Selon une étude publiée le 16 février dernier dans la revue en libre accès MDPI Diversity, l'espèce connue sous le nom d’anaconda vert, ou Eunectes murinus, serait en fait divisée en deux espèces génétiquement distinctes. Et ce, malgré un physique si ressemblant que même les experts ne parviennent pas à les distinguer.
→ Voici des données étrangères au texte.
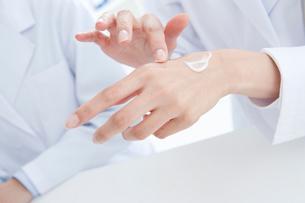 薬品を試す女性研究員の手元の写真素材 [FYI01431331]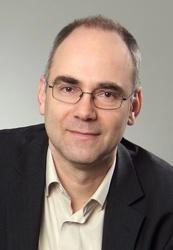 Jörg Weinrich ist Geschäftsführender Vorstand des Interessenverband des Video- und Medienfachhandels (IVD) und vertritt in dieser Funktion vor allem die Interessen von Videotheken. Zu seinen Arbeitsschwerpunkten zählen Themen wie Urheberrecht und Internetpiraterie.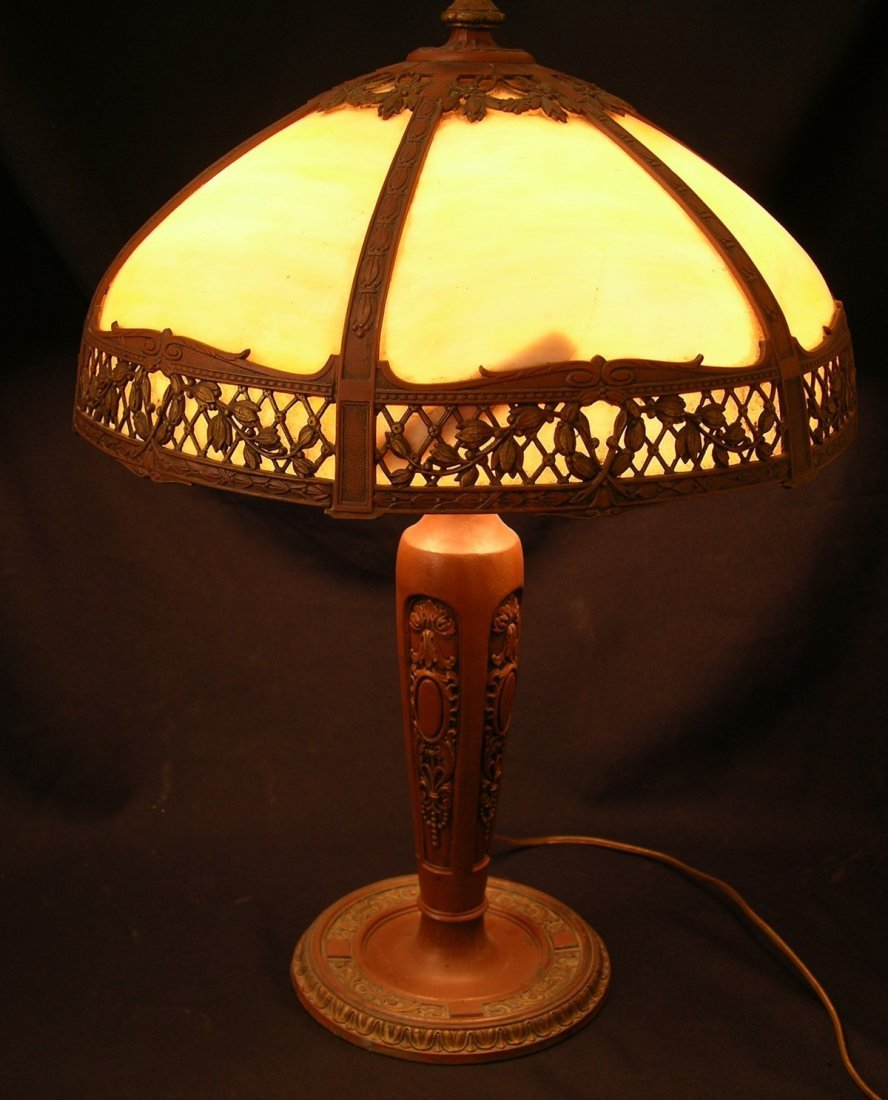 4108: Antique Ivory Slag Glass Table Lamp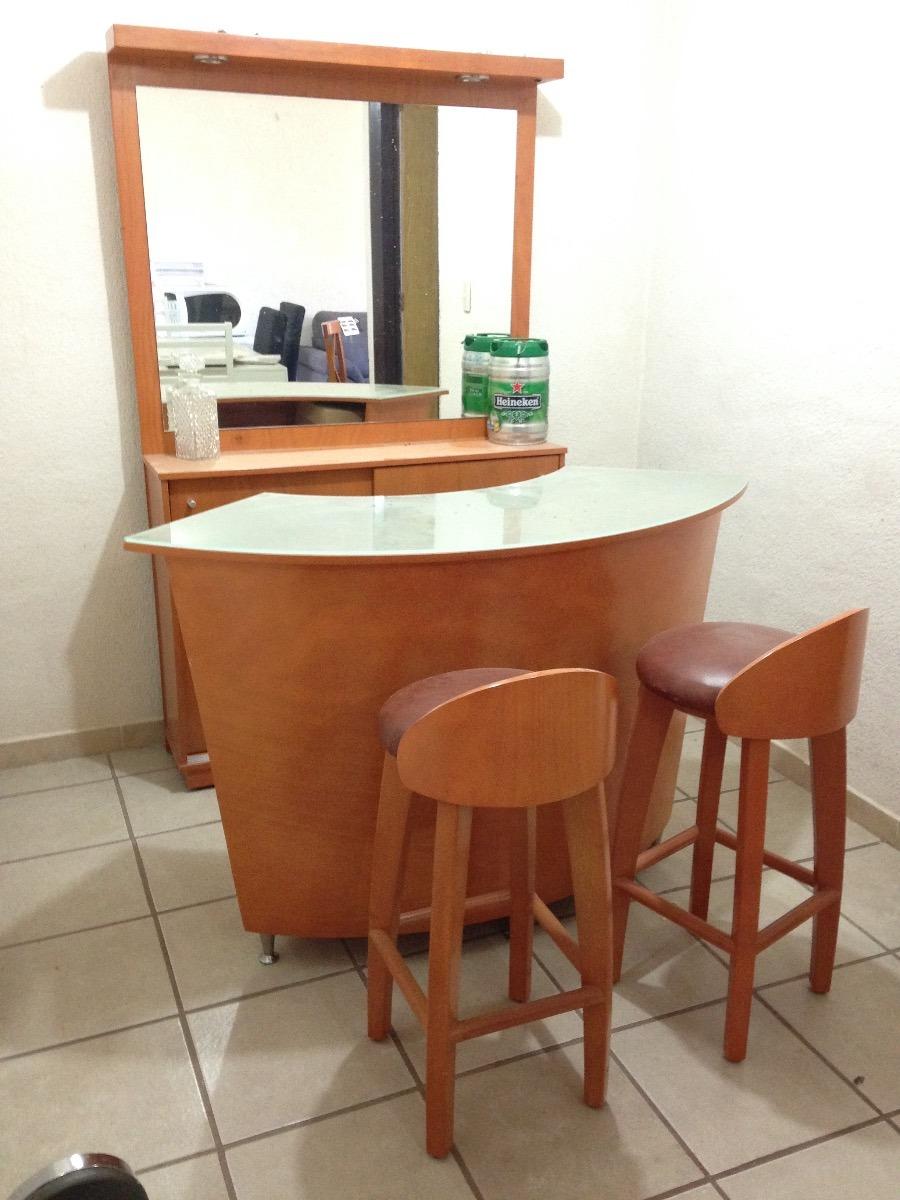 Barra tipo bar cantina con dos bancos espejo y luz for Barras para casa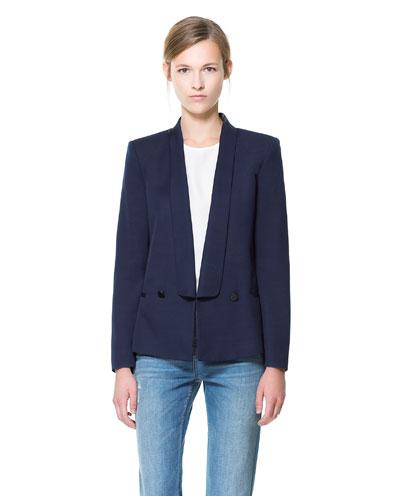 Zara μπλέϊζερ με γιακά σμόκιν 79,95€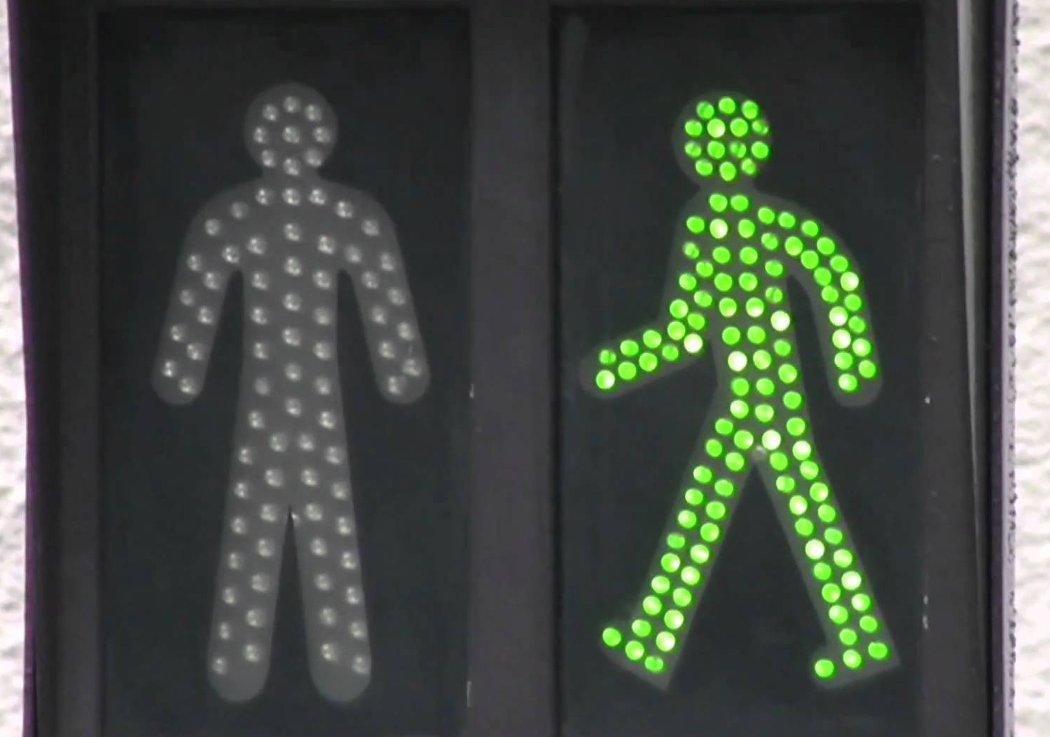 Quel piéton êtes-vous ? les boomeuses-tous pietons-femmes-50 ans-webmagazin-prevention routiere-attitude prevention
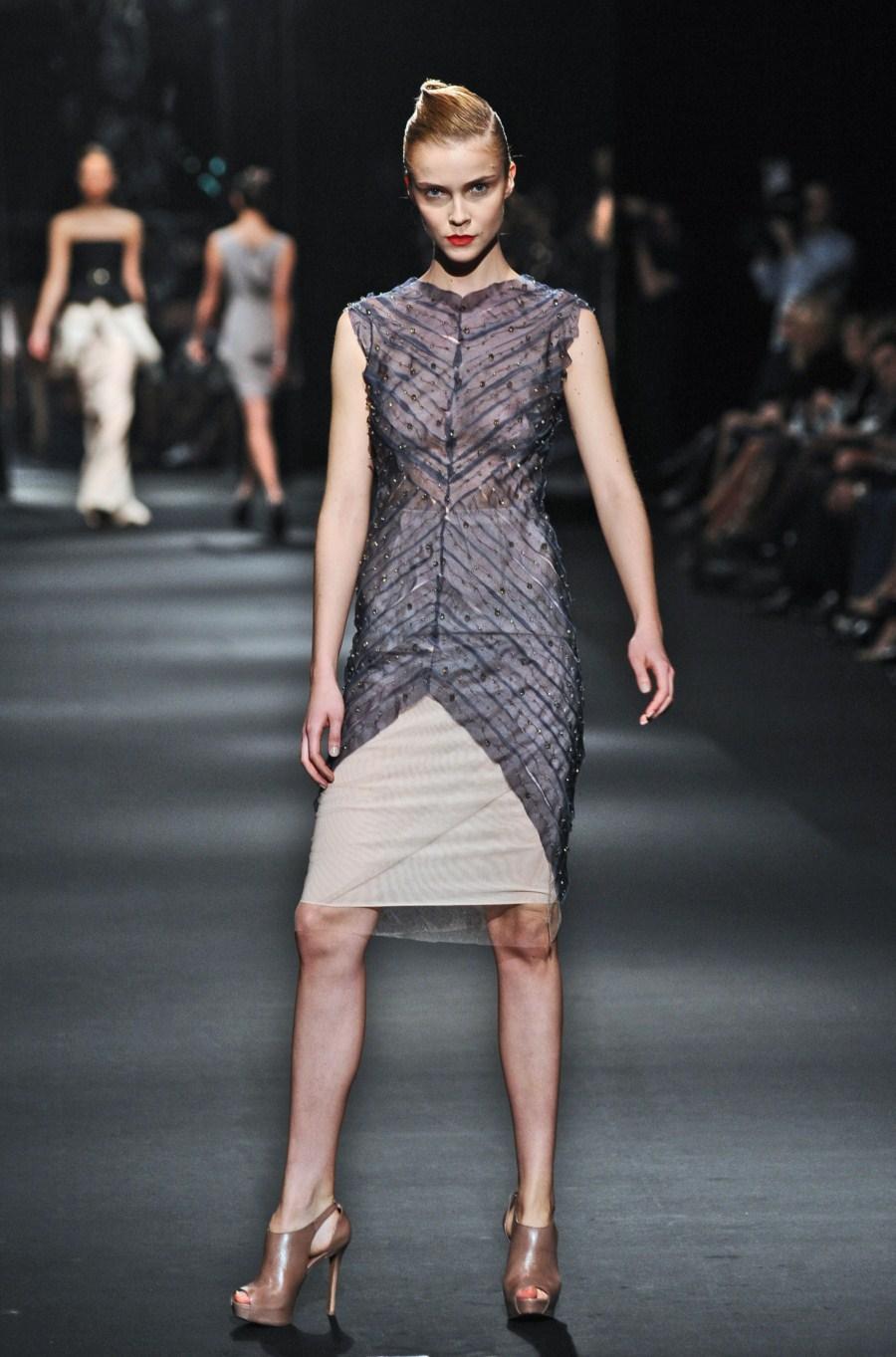 popielata sukienka wieczorowa Zień - wiosna/lato 2011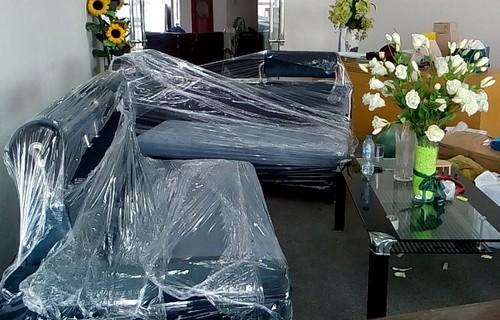 Bọc ghế sofa trước khi vận chuyển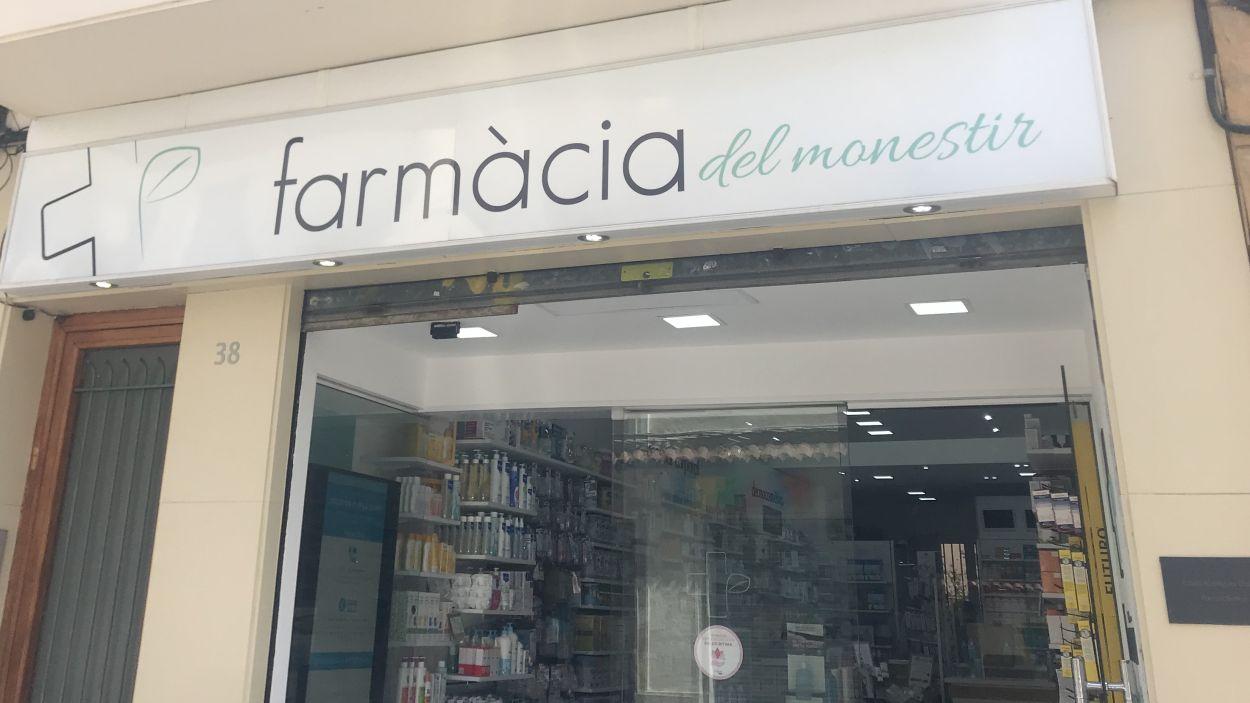 Farmàcia del Monestir al carrer Santiago Rossinyol / Foto: Cedida per Farmàcia del Moenstir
« Génétiquement, les différences sont énormes », explique Bryan Fry, explorateur National Geographic, biologiste à l’université du Queensland, en Australie, et coauteur de la nouvelle étude. « Les différences génétiques sont de l’ordre de 5,5 %. Pour remettre les choses dans leur contexte, nous avons environ 2 % de différence avec les chimpanzés », explique-t-il.

Avant d’en arriver à cette étonnante conclusion, Fry et ses coauteurs ont prélevé des échantillons de sang et de tissus sur des anacondas verts en Équateur, au Venezuela et au Brésil, un processus documenté en exclusivité par National Geographic pour une prochaine série Disney+ avec Will Smith. Les auteurs de l’étude ont également soigneusement examiné chaque animal pour compter leurs écailles et rechercher d’autres caractéristiques physiques susceptibles de signaler une divergence évolutive.

Après avoir analysé les données génétiques, ils ont constaté une nette différence entre les individus situés au nord et au sud de l’aire de répartition de l’anaconda vert. Sur la base de ces résultats, ils proposent de renommer les serpents du nord en anaconda vert du nord (Eunectes akayima), et de garder l’appellation E. murinus pour désigner les anacondas verts du sud.

Une brume matinale plane sur la rivière Tiputini dans le parc national Yasuni en Équateur. La population d’anacondas verts du nord vivant dans le bassin de l’Orénoque (qui couvre l’Équateur, la Colombie, le Venezuela, Trinité-et-Tobago, la Guyane, le Suriname et la Guyane française) est une espèce distincte de la population d’anacondas verts du sud, que l’on retrouve au Pérou, en Bolivie, en Guyane française et au Brésil.

Fry raconte être resté bouche bée une fois les analyses terminées.

« Je ne m’attendais pas à un tel niveau de divergence », déclare-t-il. « C’est tout simplement hallucinant. Nous étions tous en train de danser de joie ».

Reclasser deux populations de serpents à l’apparence similaire peut sembler par trop tatillon, mais Fry souligne l’importance de ces délimitations pour comprendre les menaces qui pèsent sur ces créatures. À l’heure actuelle, l’Union internationale pour la conservation de la nature classe l’anaconda vert dans la catégorie « préoccupation mineure » en réference à son risque d’extinction, mais cette classification repose en partie sur la taille de l’aire de répartition de l’espèce à l’étude. 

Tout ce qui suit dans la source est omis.